EXTRACT TO READ:

================

Monday, August 09, 2010

Spirit Level: Christopher Snowdon's fundamental delusion

I am reading The Spirit Level Delusion  (TSLD), which is a critique of The Spirit Level. Wilkinson and Pickett (W&P) have responded to TSLD here (.pdf), but I will be responding to my reading in the next few blogs.

The author Christopher Snowdon is an historian, working with the Democracy Institute, which is associated with the right-wing Cato Institute, a libertarian free-market group who are man-made global warming sceptics.

I'm going to start in the middle of TSLD, with the chapter on economic growth. He attacks not just Wilkinson and Pickett (W&P), authors of the Spirit Level, but also books by Oliver James (Affluenza) Naomi Klein, Richard Layard, Michael Marmot and Neal Lawson.

Snowdon's basic position is to criticise their position on consumerism, arguing that to try to reduce people's level of consumption is (a) anti-freedom and (b) politically impossible. He presents anti-consumerism as hypocritical and envy-driven, suggesting that its motivation is simply the desire for a Big Government and Big State, and taxation for its own sake.

Remarkably, Snowdon makes no mention of the root problem of perpetual economic growth as a precondition of economic prosperity. So let's state it clearly and unambiguously in terms of two self-evident truths:
  1. It is impossible to expand forever into a finite space
  2. It is impossible to take forever from a finite resource.

================

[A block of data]
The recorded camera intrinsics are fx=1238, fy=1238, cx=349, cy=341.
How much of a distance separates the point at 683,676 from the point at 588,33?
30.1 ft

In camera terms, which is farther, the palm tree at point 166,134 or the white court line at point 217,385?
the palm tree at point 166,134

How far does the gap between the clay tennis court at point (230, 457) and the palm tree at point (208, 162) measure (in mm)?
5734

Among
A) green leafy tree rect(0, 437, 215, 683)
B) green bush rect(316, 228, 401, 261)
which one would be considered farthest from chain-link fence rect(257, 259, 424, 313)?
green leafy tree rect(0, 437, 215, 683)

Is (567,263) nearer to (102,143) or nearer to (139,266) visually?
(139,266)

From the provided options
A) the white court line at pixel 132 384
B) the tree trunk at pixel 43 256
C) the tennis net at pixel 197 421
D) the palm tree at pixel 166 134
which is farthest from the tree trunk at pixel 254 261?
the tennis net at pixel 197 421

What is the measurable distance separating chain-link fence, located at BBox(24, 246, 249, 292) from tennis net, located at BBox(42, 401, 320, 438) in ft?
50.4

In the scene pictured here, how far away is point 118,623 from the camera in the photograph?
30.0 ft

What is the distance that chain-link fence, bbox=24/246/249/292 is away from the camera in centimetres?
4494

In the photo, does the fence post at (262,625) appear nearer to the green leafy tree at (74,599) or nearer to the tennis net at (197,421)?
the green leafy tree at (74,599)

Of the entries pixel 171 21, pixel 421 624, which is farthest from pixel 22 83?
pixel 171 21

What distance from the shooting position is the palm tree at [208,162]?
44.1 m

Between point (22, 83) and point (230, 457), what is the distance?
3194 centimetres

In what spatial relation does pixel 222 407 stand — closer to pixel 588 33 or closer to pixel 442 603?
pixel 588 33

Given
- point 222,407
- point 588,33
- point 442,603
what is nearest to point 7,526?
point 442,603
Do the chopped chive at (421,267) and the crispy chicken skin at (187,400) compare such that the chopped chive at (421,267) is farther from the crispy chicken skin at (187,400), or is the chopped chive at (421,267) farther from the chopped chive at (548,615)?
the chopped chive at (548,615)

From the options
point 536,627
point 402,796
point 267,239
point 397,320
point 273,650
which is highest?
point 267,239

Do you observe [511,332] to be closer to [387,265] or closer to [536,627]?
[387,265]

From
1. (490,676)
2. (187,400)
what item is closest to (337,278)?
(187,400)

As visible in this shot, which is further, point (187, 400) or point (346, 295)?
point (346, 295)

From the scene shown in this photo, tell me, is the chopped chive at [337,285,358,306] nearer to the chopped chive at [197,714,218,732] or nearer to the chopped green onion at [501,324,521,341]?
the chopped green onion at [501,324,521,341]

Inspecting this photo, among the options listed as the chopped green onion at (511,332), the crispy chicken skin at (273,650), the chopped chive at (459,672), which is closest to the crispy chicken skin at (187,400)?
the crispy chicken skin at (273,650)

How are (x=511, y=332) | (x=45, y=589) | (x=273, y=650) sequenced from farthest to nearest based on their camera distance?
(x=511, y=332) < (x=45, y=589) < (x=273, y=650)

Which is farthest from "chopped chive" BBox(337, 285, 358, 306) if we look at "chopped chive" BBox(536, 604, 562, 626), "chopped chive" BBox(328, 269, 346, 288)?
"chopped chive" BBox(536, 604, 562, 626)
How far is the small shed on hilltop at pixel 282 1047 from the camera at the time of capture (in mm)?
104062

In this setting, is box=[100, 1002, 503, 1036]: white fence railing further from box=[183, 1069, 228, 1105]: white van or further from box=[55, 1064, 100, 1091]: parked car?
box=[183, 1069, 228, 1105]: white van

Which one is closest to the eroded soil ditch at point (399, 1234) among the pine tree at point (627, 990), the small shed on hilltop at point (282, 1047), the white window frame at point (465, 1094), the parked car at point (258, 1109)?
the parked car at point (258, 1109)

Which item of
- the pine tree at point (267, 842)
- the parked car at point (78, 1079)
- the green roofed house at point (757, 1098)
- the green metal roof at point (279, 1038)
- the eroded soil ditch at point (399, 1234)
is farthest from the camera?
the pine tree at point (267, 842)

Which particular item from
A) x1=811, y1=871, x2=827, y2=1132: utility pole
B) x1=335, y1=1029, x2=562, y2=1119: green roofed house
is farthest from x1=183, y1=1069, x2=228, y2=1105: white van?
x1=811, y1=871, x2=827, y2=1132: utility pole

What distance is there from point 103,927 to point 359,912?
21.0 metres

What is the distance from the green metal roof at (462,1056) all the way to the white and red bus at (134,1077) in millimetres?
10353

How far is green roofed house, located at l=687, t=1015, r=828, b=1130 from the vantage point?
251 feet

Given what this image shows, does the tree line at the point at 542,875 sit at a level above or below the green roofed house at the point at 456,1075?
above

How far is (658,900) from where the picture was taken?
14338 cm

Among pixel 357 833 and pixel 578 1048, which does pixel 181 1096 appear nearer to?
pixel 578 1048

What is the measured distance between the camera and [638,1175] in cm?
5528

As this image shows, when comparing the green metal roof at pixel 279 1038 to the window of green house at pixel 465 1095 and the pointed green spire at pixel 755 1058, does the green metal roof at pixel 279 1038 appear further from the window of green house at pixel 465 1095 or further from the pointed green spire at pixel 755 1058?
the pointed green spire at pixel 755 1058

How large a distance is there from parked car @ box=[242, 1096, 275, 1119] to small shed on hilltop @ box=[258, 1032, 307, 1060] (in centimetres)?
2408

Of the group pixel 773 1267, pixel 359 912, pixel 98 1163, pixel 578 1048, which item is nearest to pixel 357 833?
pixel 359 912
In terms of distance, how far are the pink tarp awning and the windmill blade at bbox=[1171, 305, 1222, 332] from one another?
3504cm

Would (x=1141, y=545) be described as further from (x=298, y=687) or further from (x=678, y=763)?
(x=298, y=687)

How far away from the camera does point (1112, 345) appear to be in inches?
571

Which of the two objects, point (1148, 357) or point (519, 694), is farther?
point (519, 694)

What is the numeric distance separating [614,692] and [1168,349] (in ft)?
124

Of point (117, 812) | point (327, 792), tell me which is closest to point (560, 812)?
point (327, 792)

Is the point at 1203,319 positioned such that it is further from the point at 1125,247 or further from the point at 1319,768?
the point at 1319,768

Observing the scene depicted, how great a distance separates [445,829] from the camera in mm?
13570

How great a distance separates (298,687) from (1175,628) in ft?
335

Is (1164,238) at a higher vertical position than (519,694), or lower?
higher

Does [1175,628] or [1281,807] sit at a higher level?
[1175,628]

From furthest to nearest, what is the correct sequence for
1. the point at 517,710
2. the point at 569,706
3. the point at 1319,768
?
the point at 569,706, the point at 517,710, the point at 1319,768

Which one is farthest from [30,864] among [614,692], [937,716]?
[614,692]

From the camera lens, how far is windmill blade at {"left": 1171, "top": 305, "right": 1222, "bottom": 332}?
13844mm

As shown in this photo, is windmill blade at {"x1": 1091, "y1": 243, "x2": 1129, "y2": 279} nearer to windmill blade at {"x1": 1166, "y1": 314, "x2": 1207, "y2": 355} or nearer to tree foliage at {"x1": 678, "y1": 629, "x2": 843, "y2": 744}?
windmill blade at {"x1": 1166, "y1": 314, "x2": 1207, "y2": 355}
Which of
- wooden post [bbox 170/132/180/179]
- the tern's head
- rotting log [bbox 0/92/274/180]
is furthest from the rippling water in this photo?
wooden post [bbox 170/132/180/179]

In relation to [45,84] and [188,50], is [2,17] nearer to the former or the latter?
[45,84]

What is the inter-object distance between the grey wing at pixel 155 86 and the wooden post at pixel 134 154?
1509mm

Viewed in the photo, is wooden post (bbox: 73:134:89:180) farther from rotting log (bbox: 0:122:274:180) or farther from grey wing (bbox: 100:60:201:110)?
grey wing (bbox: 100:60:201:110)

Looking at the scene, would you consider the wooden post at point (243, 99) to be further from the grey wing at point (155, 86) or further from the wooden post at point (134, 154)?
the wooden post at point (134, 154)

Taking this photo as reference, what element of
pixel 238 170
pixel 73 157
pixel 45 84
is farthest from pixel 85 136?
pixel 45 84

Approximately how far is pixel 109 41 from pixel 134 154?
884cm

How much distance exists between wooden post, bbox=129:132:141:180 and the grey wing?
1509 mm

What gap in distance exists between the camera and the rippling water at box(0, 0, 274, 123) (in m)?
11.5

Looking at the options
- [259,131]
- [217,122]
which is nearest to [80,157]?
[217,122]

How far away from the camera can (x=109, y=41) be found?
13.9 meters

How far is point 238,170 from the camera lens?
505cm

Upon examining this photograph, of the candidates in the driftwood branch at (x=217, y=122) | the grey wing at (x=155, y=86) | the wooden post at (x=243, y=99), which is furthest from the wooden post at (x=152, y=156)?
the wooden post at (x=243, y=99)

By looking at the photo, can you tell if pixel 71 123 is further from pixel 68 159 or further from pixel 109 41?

================

Can you reproduce the blog post about The Spirit Level Delusion word for word, from "I'm going to" to "and Neal Lawson."?

I'm going to start in the middle of TSLD, with the chapter on economic growth. He attacks not just Wilkinson and Pickett (W&P), authors of the Spirit Level, but also books by Oliver James (Affluenza) Naomi Klein, Richard Layard, Michael Marmot and Neal Lawson.